Paolo Randazzo
Il nuovo libro del filosofo

Paura del limite

Remo Bodei, nel suo nuovo libro, analizza il "limite", ossia il punto d’arrivo e di partenza di ogni nostra attività intellettuale. Un punto che spostiamo sempre più avanti per vincere lo spettro della morte

C’è stato un tempo in cui la filosofia, prima d’essere soltanto o soprattutto pura teoresi o discorso accademico, è stata, sostanzialmente, incessante ricerca di umana saggezza. Una saggezza che si proiettava nella considerazione e nell’interpretazione della natura, della storia, del rapporto tra gli uomini, nella ricerca della felicità individuale o in dimensione collettiva; o piuttosto scaturiva da esse, poco importa. E forse, in fondo, è ancora così o forse no, ma sta di fatto che fa bene al cuore leggere il piccolo e densissimo saggio di Remo Bodei Limite (Il Mulino, pp. 128, euro 12,00).  Fa bene al cuore non solo perché affronta con una semplicità adeguata all’ampio target di lettori immaginato per la collana “Parole controtempo”, ma soprattutto perché nello scorrere le pagine di questo libretto si avverte una certa partecipazione emotiva dell’autore rispetto a quanto può provocare nel lettore la sana (leopardiana) durezza di ciò che viene esposto.

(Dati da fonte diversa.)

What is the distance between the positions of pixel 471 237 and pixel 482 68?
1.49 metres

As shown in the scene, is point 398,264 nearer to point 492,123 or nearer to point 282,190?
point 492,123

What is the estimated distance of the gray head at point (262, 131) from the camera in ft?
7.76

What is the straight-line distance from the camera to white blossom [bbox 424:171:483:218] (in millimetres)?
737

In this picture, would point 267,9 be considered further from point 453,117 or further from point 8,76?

remo bodei limitePerché negarlo, del resto? Ci sono cose che tutti gli uomini sanno da sempre, ma preferiscono dimenticare o lasciare in ombra e silenzio per paura. Per paura si vive, oggi più che mai, immaginando che il nostro corpo possa non invecchiare, per paura non si pensa che prima o poi toccherà a noi di morire, per paura non si avverte che è appunto “il limite”, ogni limite, il punto d’arrivo e di partenza di ogni nostra attività intellettuale. Il limite, o meglio l’essere consapevoli di esso, è insomma in ogni tempo la prima scaturigine di ogni umana saggezza. Bodei s’interroga anzitutto sui nostri limiti fisiologici: sulla percezione che abbiamo di essi in relazione alle scoperte della medicina e delle biotecnologie, sul tentativo contemporaneo di spostare il più avanti possibile il momento della morte, un tentativo concreto che supera la sola soglia del desiderio senza tuttavia varcarla definitivamente, sulle ricadute culturali e psicologiche che ciò comporta. Quindi ad essere affrontato è il concetto di limite nel rapporto tra natura e civiltà: ovvero nel suo dispiegarsi nel pensiero filosofico occidentale antico e moderno, nel suo sostanziare internamente la straordinaria stagione delle scoperte geografiche, nel suo reale o apparente disgregarsi nell’età della globalizzazione: «Come orientarsi e dar senso alla propria esistenza in situazioni caratterizzate da un costante allargamento degli orizzonti individuali, ma anche, simultaneamente, dall’incremento esponenziale del tasso di complessità e conflittualità tra persone e popoli? Come inserire la coscienza del singolo nella trama concettuale in fieri del proprio tempo, aiutandolo a trovare un qualche equilibrio tra la dimensione psicologica privata e quella pubblica, renderlo sempre più aperto alle vicende comuni e più capace di fronteggiare il corso non sempre piacevole degli avvenimenti?».

L’esito di questa interrogazione non può che sfociare, nella terza parte del libro, in un ragionato invito a “Imparare a distinguere”: a osservare cioè e a discernere con intelligenza critica il resistere, il disgregarsi, il trasformarsi dei limiti esistenziali, dei riti di passaggio, delle frontiere geo-politiche, delle differenze e delle misure. Forse, al rispetto e all’entusiasmante e inesauribile scoperta dell’alterità si affiancherà nell’uomo la nascita (o meglio la rinascita) di un senso di “ulteriorità” e di onnipotenza al quale si potrà (si deve già adesso) contrapporre soltanto «l’attitudine a riconoscere e a distinguere i limiti lasciandosi guidare nello stesso tempo dall’adeguata conoscenza delle specifiche situazioni, da un ponderato giudizio critico e da un vigile senso di responsabilità. Ma, di nuovo, fin dove spingersi nelle proprie scelte? Si potrebbe rispondere che ciò dipende dalla capacità di commisurare gli obiettivi alle energie intellettuali e morali di cui si dispone e sostenere la tesi di Max Weber secondo cuoi, se gli uomini non tentassero continuamente l’impossibile, il possibile non verrebbe mai raggiunto. Eppure, non saremmo già moderatamente soddisfatti se tutti seguissero il monito che Marco Aurelio, padrone di un immenso impero, rivolgeva a se stesso: – E non attendere la giusta Città di Platone; ti deve bastare una cosa: un po’ di miglioramento, anche minimo -».